→ **Stored data**
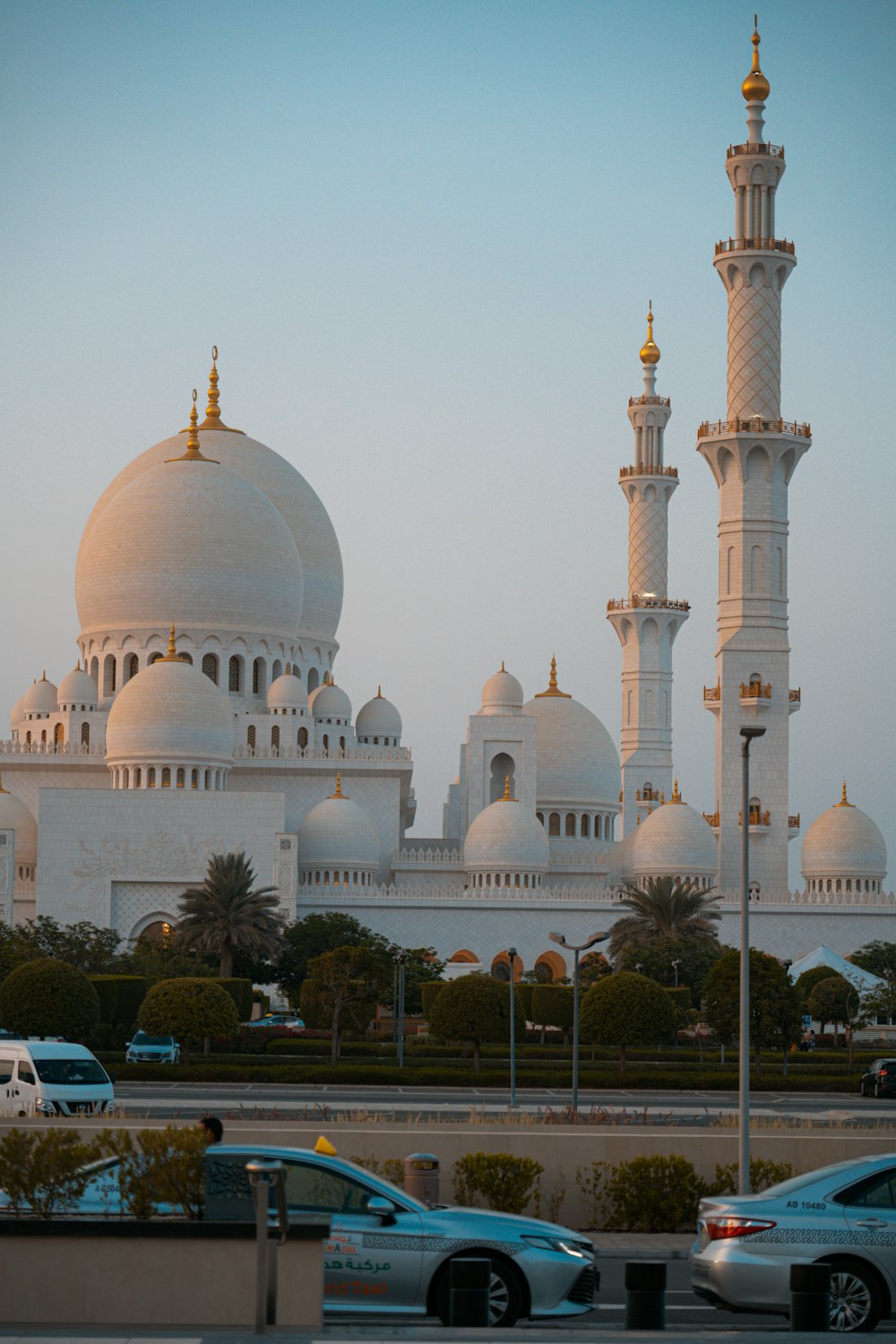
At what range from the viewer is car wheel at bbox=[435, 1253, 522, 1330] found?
1198cm

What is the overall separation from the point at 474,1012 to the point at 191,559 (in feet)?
97.1

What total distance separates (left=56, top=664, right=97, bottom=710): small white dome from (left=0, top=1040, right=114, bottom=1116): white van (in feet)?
128

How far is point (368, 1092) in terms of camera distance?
3262 cm

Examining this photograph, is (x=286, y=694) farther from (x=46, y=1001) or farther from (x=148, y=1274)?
(x=148, y=1274)

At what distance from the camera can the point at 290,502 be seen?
70188mm

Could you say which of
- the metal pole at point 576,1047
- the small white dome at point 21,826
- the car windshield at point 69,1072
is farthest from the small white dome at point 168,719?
the car windshield at point 69,1072

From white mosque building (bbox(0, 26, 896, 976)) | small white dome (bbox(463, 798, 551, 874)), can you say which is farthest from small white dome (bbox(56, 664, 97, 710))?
small white dome (bbox(463, 798, 551, 874))

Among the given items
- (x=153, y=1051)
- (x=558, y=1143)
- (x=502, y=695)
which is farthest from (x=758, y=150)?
(x=558, y=1143)

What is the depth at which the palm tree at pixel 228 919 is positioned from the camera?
50906 millimetres

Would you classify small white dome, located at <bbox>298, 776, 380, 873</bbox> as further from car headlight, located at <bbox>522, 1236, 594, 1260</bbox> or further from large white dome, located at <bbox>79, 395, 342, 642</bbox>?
car headlight, located at <bbox>522, 1236, 594, 1260</bbox>

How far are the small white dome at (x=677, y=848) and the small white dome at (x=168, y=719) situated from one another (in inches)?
527

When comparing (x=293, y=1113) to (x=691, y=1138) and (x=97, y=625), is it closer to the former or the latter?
(x=691, y=1138)

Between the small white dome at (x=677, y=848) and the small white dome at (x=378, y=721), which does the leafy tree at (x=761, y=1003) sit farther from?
the small white dome at (x=378, y=721)

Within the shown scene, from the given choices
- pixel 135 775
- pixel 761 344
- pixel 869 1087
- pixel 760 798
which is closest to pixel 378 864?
pixel 135 775
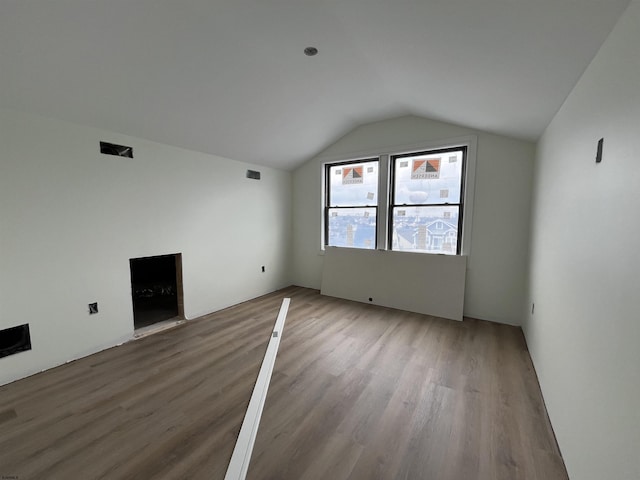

→ **Required task**
Rewrite the listing above as a JSON array of strings, with one string per line. Skip blank lines and leave out the picture lines.

→ **Written response**
[
  "At what range from the viewer is car wheel at bbox=[435, 1253, 522, 1330] found?",
  "1198cm",
  "What is the overall separation from the point at 474,1012 to the point at 191,559 (in feet)?",
  "97.1",
  "What total distance separates (left=56, top=664, right=97, bottom=710): small white dome from (left=0, top=1040, right=114, bottom=1116): white van (in feet)?",
  "128",
  "How far is point (368, 1092) in terms of camera distance?",
  "3262 cm",
  "Examining this photograph, is (x=286, y=694) farther from (x=46, y=1001) or farther from (x=148, y=1274)?",
  "(x=148, y=1274)",
  "At what distance from the camera can the point at 290,502 be seen?",
  "70188mm",
  "Could you say which of",
  "- the metal pole at point 576,1047",
  "- the small white dome at point 21,826",
  "- the car windshield at point 69,1072",
  "is farthest from the small white dome at point 168,719?",
  "the car windshield at point 69,1072",
  "From white mosque building (bbox(0, 26, 896, 976)) | small white dome (bbox(463, 798, 551, 874)), can you say which is farthest from small white dome (bbox(56, 664, 97, 710))?",
  "small white dome (bbox(463, 798, 551, 874))",
  "Among the given items",
  "- (x=153, y=1051)",
  "- (x=558, y=1143)",
  "- (x=502, y=695)",
  "which is farthest from (x=758, y=150)?",
  "(x=558, y=1143)",
  "What is the depth at which the palm tree at pixel 228 919 is positioned from the camera?",
  "50906 millimetres",
  "Would you classify small white dome, located at <bbox>298, 776, 380, 873</bbox> as further from car headlight, located at <bbox>522, 1236, 594, 1260</bbox> or further from large white dome, located at <bbox>79, 395, 342, 642</bbox>?",
  "car headlight, located at <bbox>522, 1236, 594, 1260</bbox>",
  "How far are the small white dome at (x=677, y=848) and the small white dome at (x=168, y=719) situated from one another (in inches)?",
  "527",
  "When comparing (x=293, y=1113) to (x=691, y=1138) and (x=97, y=625), is it closer to the former or the latter?",
  "(x=691, y=1138)",
  "Between the small white dome at (x=677, y=848) and the small white dome at (x=378, y=721), which does the leafy tree at (x=761, y=1003) sit farther from?",
  "the small white dome at (x=378, y=721)",
  "Within the shown scene, from the given choices",
  "- pixel 135 775",
  "- pixel 761 344",
  "- pixel 869 1087",
  "- pixel 760 798",
  "which is closest to pixel 378 864?",
  "pixel 135 775"
]